Read RBC Bloggers, Avoid Bad Public Policies

Florida’s initiative to drug test welfare recipients has turned out to be a disaster. The programme resulted in more rather than less spending while violating the privacy of people who had done nothing wrong (unless you consider it a crime to be poor).

Q: How could Florida policy makers have known in advance that their initiative would fail?

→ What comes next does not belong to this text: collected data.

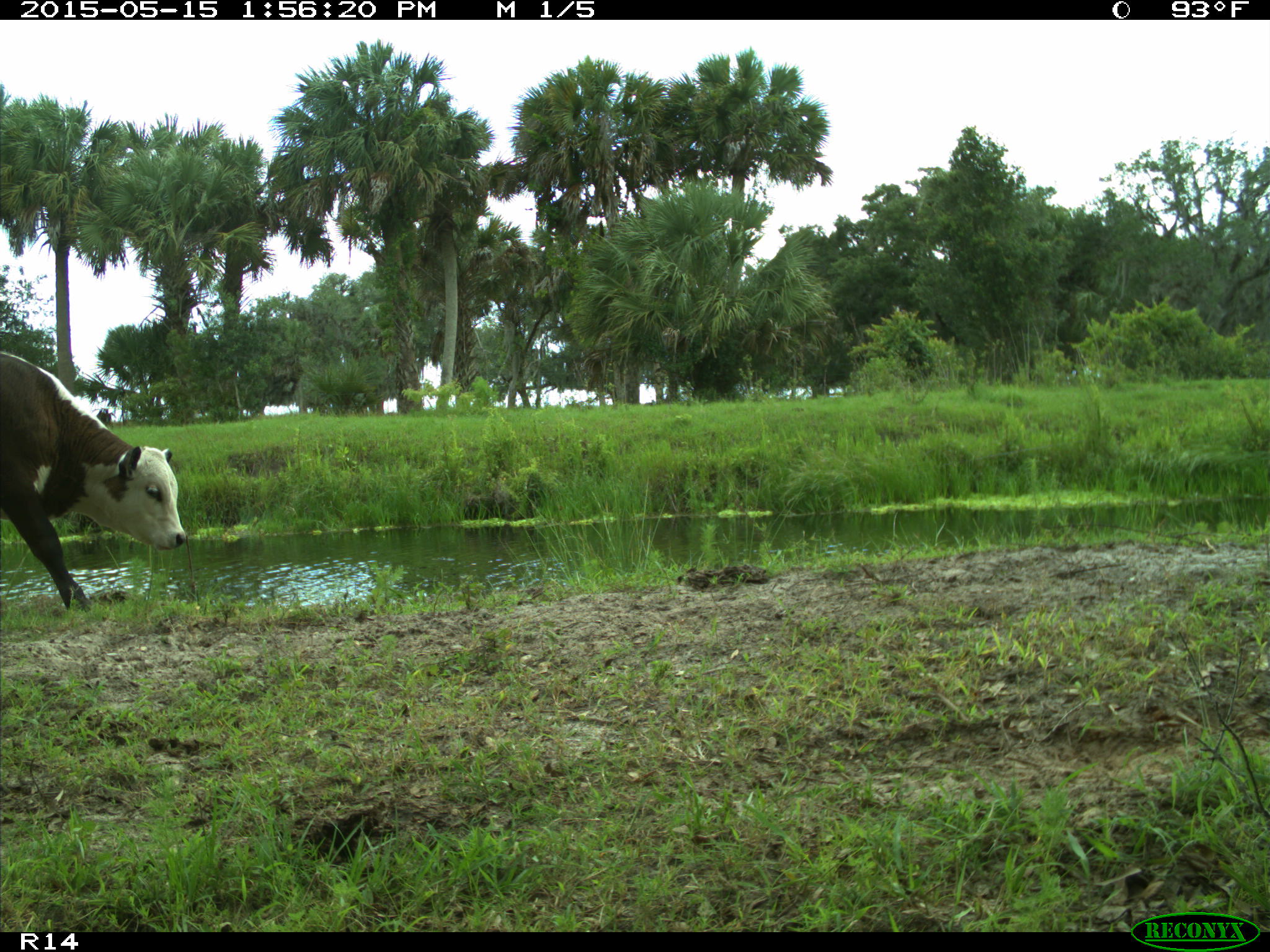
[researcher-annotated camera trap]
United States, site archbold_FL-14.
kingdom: Animalia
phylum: Chordata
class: Mammalia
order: Artiodactyla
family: Bovidae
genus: Bos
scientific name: Bos taurus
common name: domestic cow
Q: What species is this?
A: Bos taurus (domestic cow).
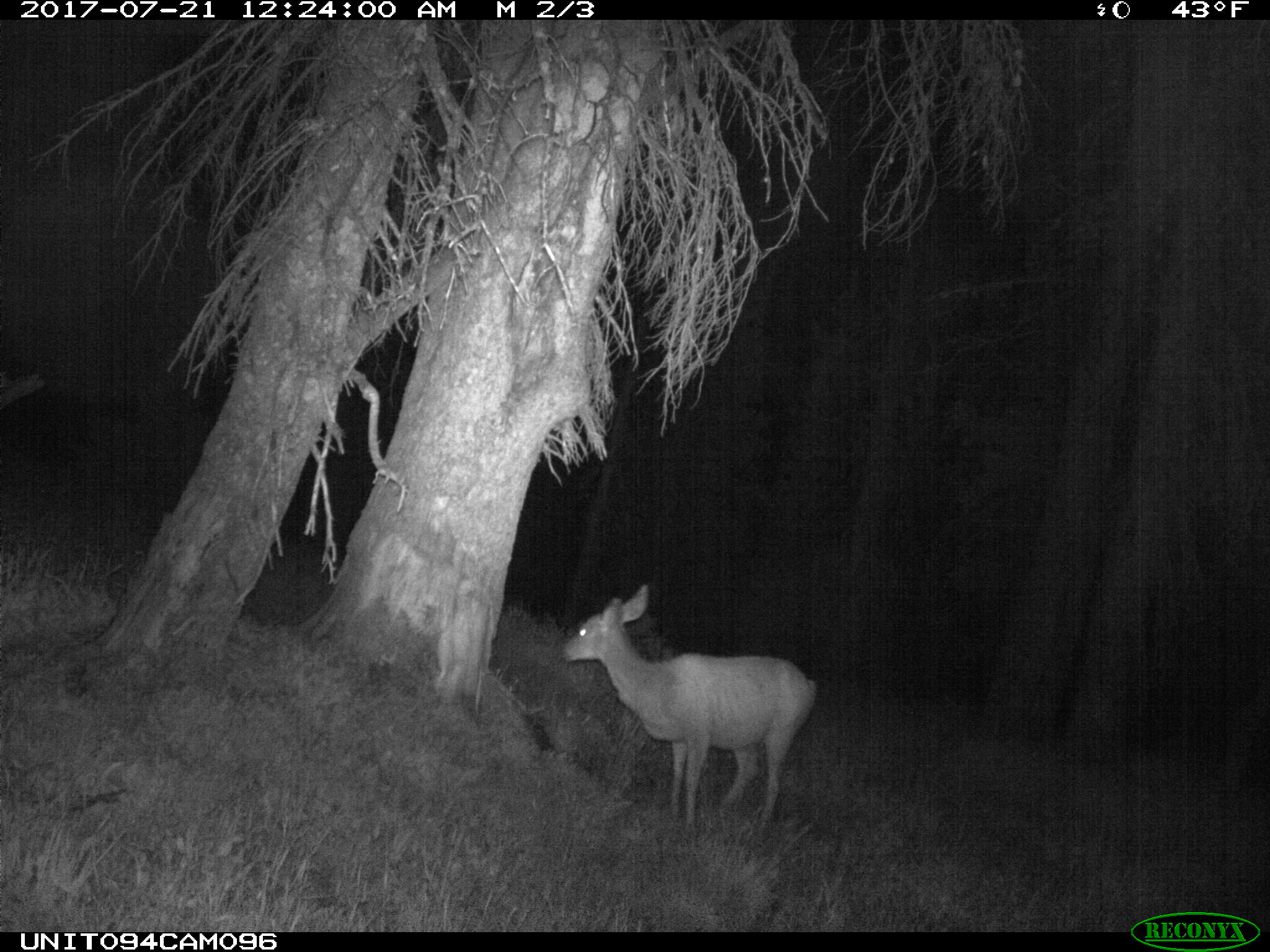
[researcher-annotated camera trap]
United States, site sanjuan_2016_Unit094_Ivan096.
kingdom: Animalia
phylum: Chordata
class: Mammalia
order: Artiodactyla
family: Cervidae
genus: Odocoileus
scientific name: Odocoileus hemionus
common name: mule deer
Odocoileus hemionus (mule deer).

A: They could have read Harold Pollack or yours truly.

Just sayin’

h/t: Ed Kilgore.

Author: Keith Humphreys

Keith Humphreys is the Esther Ting Memorial Professor of Psychiatry at Stanford University and an Honorary Professor of Psychiatry at Kings College London. His research, teaching and writing have focused on addictive disorders, self-help organizations (e.g., breast cancer support groups, Alcoholics Anonymous), evaluation research methods, and public policy related to health care, mental illness, veterans, drugs, crime and correctional systems. Professor Humphreys' over 300 scholarly articles, monographs and books have been cited over thirteen thousand times by scientific colleagues. He is a regular contributor to Washington Post and has also written for the New York Times, Wall Street Journal, Washington Monthly, San Francisco Chronicle, The Guardian (UK), The Telegraph (UK), Times Higher Education (UK), Crossbow (UK) and other media outlets.

4 thoughts on “Read RBC Bloggers, Avoid Bad Public Policies”

  1. What is this “policy” you’re talking about? Republican legislators don’t need no stinkin’ policies!

  2. From Miller-McCune:

    “When Pollack and several colleagues produced the first nationally representative data, they found that 10 percent of welfare recipients in 1994 and 1995 had used an illicit drug in the previous year, not counting marijuana, and 4 percent met the diagnostic screening criteria for illicit drug dependence.”

    I’d have guessed, based on nothing but so-called common sense, that 10-20 percent of welfare recipients might be drug users of some kind, which is actually what the good professor Pollack’s study found.

    Florida’s rate in the screening was actually much lower.

  3. In the same way that the GOP and conservative policies are frequently anti-science, they are also often anti-data.

    Since the GOP sees poverty as a moral failing rather than a circumstantial condition, they regard anyone who might need welfare assistance as irresponsible with their own lives. The natural extension of this logic is that welfare recipients must be on drugs, or they would fix up their lives and just get rich already.

    Even when the data prove that most (9 out of 10) welfare recipients are not drug users, the GOP still believe in the “poverty is a moral failing” framework, and so seem to dismiss perfectly legitimate evidence.